KHON KAEN — A police commander in northeastern Thailand said he will wait for seven student activists charged with illegal assembly to surrender on their own, instead of sending police officers to arrest them by force.
The seven activists were ordered to report to police last week and hear charges of defying the junta's ban on protests after they staged a rally to mark the one-year anniversary of the military coup on 22 May 2015 in Khon Kaen province.
The seven university students, who are leading members of a social justice group called Dao Din, failed to report and said they would not surrender as a part of an act of "civil disobedience" against the military regime.
The activists also posted on their Facebook account that they are currently in neighboring Loei province, where the group was founded by Khon Kaen University students a decade ago, and invited police to come arrest them there. They said the move was an effort to draw attention to the plight of communities in Loei who have struggled to fight harmful gold mining operations in the province for years.
But Pol.Lt.Gen. Boonlert Chaipradith, commander of Fourth Region Police, said yesterday that "police will not accept their challenge, because we believe that this is the type of action that teenagers like to do."
"But we will monitor them at all times," he said.
He said the bond money of 52,500 baht posted by the students has already been confiscated because they failed to surrender on 19 June. Pol.Lt.Gen. Boonlert also told reporters that police will give the students seven more days to reconsider their plans and report to police.
If the deadline is passed again, police will ask a martial court to issue arrest warrants on the activists, and police will have no choice but to arrest them no matter where they are, Pol.Lt.Gen. Boonlert said.
"Police are compromising with the students to the utmost," he said. "I'd like to ask the bond guarantors of these students to find them and tell them to surrender themselves as soon as possible."
The seven students were charged with violating the junta's ban on political activities after they unfurled a banner denouncing the coup on 22 May 2015 at Democracy Monument in Khon Kaen province. Political protests of any kind are currently banned by the junta, known formally as the National Council for Peace and Order, and can be punished with a maximum penalty of one year in prison.
Pol.Lt.Gen. Boonlert also advised students around the country to hold off on their activisim until democracy is returned, a date the junta has repeatedly pushed back and now says will take place in September 2016 at the earliest.

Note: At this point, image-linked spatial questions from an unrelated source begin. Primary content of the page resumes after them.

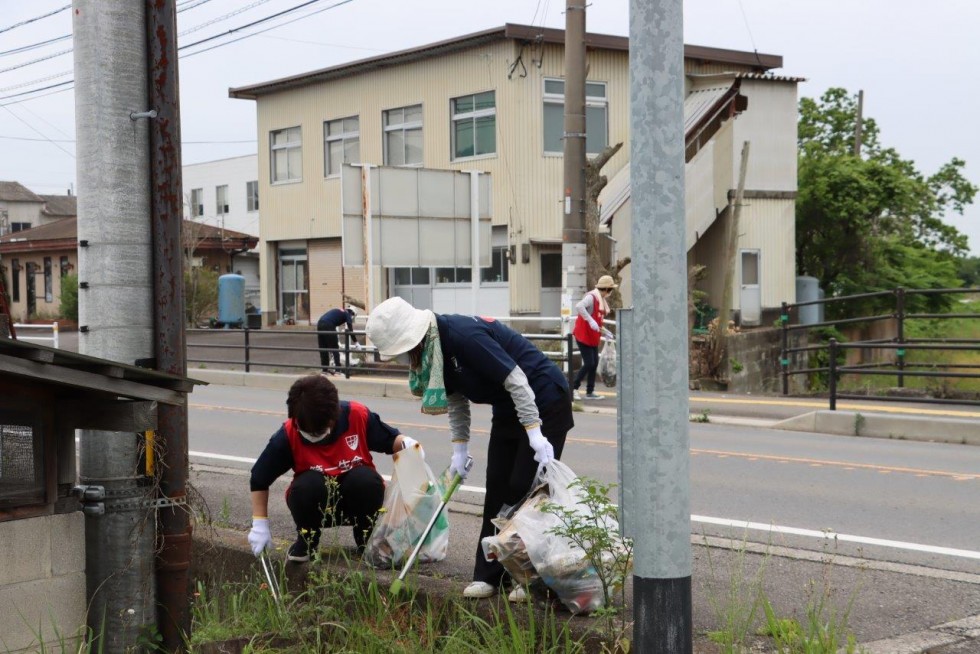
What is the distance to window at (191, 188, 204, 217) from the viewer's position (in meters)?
56.3

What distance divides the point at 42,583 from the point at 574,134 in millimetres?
13321

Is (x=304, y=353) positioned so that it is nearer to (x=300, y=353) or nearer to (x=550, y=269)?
(x=300, y=353)

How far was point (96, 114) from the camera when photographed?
568 cm

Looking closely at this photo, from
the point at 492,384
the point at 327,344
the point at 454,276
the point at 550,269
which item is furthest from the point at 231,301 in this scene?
the point at 492,384

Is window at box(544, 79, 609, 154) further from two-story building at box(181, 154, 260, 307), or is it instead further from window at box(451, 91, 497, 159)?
two-story building at box(181, 154, 260, 307)

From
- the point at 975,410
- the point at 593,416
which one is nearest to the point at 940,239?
the point at 975,410

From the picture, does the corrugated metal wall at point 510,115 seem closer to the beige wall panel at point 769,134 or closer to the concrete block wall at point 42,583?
the beige wall panel at point 769,134

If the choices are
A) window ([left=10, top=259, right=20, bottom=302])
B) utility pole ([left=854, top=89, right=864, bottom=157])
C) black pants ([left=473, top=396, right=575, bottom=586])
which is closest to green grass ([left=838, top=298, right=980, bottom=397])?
utility pole ([left=854, top=89, right=864, bottom=157])

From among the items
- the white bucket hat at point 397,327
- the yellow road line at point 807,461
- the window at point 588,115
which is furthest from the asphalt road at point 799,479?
the window at point 588,115

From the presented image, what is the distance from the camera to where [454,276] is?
102 ft

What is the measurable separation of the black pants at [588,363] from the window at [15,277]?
4076 centimetres

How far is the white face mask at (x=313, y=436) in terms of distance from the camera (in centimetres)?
652

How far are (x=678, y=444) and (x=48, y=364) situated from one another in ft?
9.00

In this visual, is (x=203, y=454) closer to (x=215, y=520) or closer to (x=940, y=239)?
(x=215, y=520)
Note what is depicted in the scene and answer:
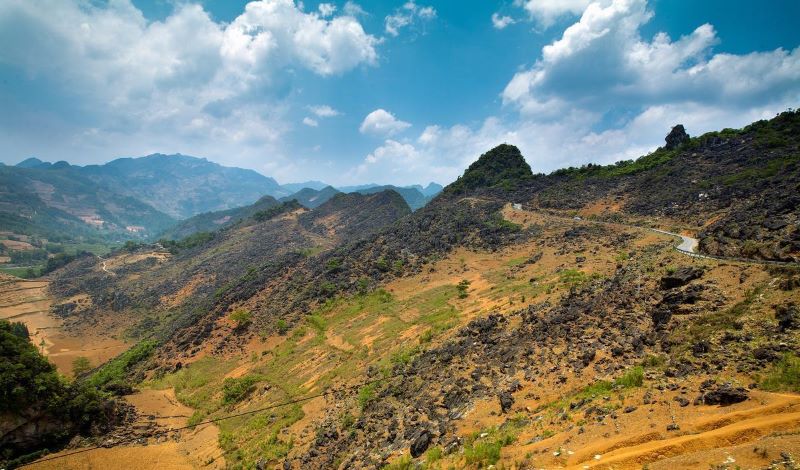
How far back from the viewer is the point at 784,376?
1095 cm

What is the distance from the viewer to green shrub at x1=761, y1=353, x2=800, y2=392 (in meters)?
10.6

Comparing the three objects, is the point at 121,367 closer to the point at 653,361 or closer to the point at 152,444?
the point at 152,444

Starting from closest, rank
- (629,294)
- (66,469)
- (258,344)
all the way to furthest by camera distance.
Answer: (629,294) < (66,469) < (258,344)

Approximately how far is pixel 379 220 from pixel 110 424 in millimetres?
99044

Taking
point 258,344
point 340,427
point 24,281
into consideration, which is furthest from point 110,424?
point 24,281

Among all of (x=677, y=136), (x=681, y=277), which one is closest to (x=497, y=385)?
(x=681, y=277)

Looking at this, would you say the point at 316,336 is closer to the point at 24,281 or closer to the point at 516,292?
the point at 516,292

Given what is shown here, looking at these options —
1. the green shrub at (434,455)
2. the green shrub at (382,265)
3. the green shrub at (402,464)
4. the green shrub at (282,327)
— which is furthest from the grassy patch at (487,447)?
the green shrub at (382,265)

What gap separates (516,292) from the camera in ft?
109

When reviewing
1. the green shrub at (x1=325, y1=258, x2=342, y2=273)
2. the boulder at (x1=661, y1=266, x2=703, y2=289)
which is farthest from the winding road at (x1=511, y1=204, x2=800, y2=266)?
the green shrub at (x1=325, y1=258, x2=342, y2=273)

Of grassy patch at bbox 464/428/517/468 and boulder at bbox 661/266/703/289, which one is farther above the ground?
boulder at bbox 661/266/703/289

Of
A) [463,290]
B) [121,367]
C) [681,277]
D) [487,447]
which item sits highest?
[681,277]

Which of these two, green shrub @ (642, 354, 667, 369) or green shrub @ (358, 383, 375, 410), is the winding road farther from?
green shrub @ (358, 383, 375, 410)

"They should wait for that time to come," Pol.Lt.Gen. Boonlert said. "Students, regardless of the groups, must understand this. Don't come out and protest or oppose the government's administration at this time."
He also urged student activists to attend junta-run forums to express their opinions.
"Our country needs peace, love, and unity, to overcome the economic crisis at the moment," he said. "Please, don't cause any fights or disputes."
Apart from the seven Dao Din activists, nine student activists in Bangkok were also charged with defying the junta's order for staging a protest in front of the Bangkok Art and Culture Center on the evening of 22 May.
The protest was forcefully broken up by police, who arrested more than 30 students that night.
One of the students, Chartchai Kaedum, reported to police at Pathumwan Police Station yesterday with his lawyer and denied the charges, saying that he was only observing the rally on 22 May, and was mistaken as an activist by a plain-clothed army officer.
"I reported to the police today to contest my charge in accordance with the justice system," Chartchai said.
The eight other students charged with defying the junta's orders have not surrendered to police.